One hundred and eighty parents came to San Dieguito High School Academy in Encinitas on April 5 to listen to the Tune in to Your Teen parent forum about effectively connecting with our teenage young adults. A panel of four distinguished speakers included SDA counselor Julianne Velasco, Rev. John Breding of Rady Children’s Hospital, Season Hewitt of the Scripps MacDonald Adolescent Treatment Center and Clarita Thoms-May, a licensed marriage, family and child therapist, shared their insights about how to engage our teens on universal high school issues.
Springtime can be a very stressful time for our students. There are academic pressures around finals and standardized exams. Juniors and seniors are preparing for next year — taking additional tests, deciding on a college or identifying other options. Feelings of uncertainty and exhaustion are prevalent. “If you notice a change in your teens’ friends, grades or your teen is spending a lot of time alone, be supportive. Check in with him/her about your observations. Support your teen with a nurturing approach, rather than confrontational,” Velasco said.
Breding spoke about helping our teens with grief and loss, particularly as it relates to the death of a family member or friend. “We heal from loss through grief and teens need lots of support in their grieving process,” he said. “Grief is a natural part of life. It is important for teens to feel the sadness and the loss in a healthy fashion so that they are prepared for when the next crisis occurs in their life. Foster hope by giving support. Get through by setting small goals — get through one day, then the next, which will build on resiliency… Teens may also grieve from the loss of a friendship, a spot on a team or from academic disappointment.”
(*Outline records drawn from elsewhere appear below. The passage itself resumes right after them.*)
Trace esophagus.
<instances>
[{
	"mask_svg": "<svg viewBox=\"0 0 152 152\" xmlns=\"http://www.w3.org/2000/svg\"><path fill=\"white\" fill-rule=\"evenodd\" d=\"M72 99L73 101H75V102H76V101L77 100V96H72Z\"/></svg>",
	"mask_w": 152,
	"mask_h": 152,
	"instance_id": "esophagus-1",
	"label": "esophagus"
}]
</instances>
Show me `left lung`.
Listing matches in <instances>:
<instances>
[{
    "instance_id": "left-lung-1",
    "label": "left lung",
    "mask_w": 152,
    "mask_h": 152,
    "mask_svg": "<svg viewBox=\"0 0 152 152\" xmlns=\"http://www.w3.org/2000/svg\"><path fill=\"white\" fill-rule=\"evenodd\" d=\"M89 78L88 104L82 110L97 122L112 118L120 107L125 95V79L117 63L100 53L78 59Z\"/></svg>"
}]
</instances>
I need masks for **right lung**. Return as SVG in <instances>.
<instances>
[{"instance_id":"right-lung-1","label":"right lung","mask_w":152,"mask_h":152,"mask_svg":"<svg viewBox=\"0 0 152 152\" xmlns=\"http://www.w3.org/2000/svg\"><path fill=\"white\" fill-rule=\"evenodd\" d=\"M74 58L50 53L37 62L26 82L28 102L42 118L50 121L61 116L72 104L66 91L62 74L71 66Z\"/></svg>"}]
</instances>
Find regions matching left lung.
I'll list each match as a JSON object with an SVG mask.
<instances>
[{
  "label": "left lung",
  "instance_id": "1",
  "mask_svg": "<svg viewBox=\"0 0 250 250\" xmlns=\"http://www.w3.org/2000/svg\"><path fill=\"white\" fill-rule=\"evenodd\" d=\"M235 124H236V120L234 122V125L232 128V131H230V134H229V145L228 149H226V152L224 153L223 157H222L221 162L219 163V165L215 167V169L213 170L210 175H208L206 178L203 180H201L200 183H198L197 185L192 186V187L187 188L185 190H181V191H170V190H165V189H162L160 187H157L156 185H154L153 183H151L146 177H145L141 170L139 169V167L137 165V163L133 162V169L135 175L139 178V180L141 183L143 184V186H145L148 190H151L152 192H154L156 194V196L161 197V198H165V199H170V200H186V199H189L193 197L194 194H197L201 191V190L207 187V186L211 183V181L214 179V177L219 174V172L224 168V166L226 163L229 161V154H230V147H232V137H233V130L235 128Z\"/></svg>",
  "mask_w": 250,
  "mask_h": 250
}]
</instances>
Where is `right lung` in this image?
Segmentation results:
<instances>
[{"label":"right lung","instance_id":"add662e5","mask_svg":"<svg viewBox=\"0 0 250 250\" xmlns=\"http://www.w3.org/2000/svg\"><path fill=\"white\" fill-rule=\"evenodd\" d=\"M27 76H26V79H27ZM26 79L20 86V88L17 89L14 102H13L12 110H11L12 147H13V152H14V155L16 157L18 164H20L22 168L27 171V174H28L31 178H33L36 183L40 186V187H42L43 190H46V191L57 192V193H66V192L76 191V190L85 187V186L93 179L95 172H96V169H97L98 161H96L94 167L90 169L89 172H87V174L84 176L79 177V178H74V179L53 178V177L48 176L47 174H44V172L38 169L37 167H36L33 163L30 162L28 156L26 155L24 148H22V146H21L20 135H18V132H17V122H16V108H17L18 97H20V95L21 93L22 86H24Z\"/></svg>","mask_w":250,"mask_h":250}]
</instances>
Hewitt, an adolescent treatment counselor, showed powerful brain scans of a normal brain contrasted with damaged brain scans from use on marijuana and other illicit drugs, which can be viewed at amenclinc.com (click on SPECT image gallery). “Parents send mixed messages about marijuana to their teens, which is very confusing,” she said. “The worst thing that you can do is to ignore the problem. Educate yourself about what’s out there — take advantage of the many resources and ask for help. It is a sign of strength to ask for help.”
“Prevention studies show that clear messaging from parents about drinking and drug use is the No. 1 deterrent for teens to not drink and use drugs,” I said to the audience, as Student Support Service council and moderator of the evening.
Thoms-May provided results of the recent SDA parent teen communication survey and insights from her private practice. “Interrupting, yelling, lecturing, not giving me all of their attention and comparing me to someone else, are all things that my parents do that make me NOT want to talk to them,” were all things reported by a random sampling of SDA teens. Students in all grades responded to the survey. The anonymous teen/parent survey was prepared by the Student Support Service council of the foundation.
SDA teens report turning to their friends and moms, in that order, when wanting advise about problems, questions about sex, online bullying and peer problems. “Ask your teens about how they might manage a problem and listen to their ideas,” Thoms-May said. “Be patient.”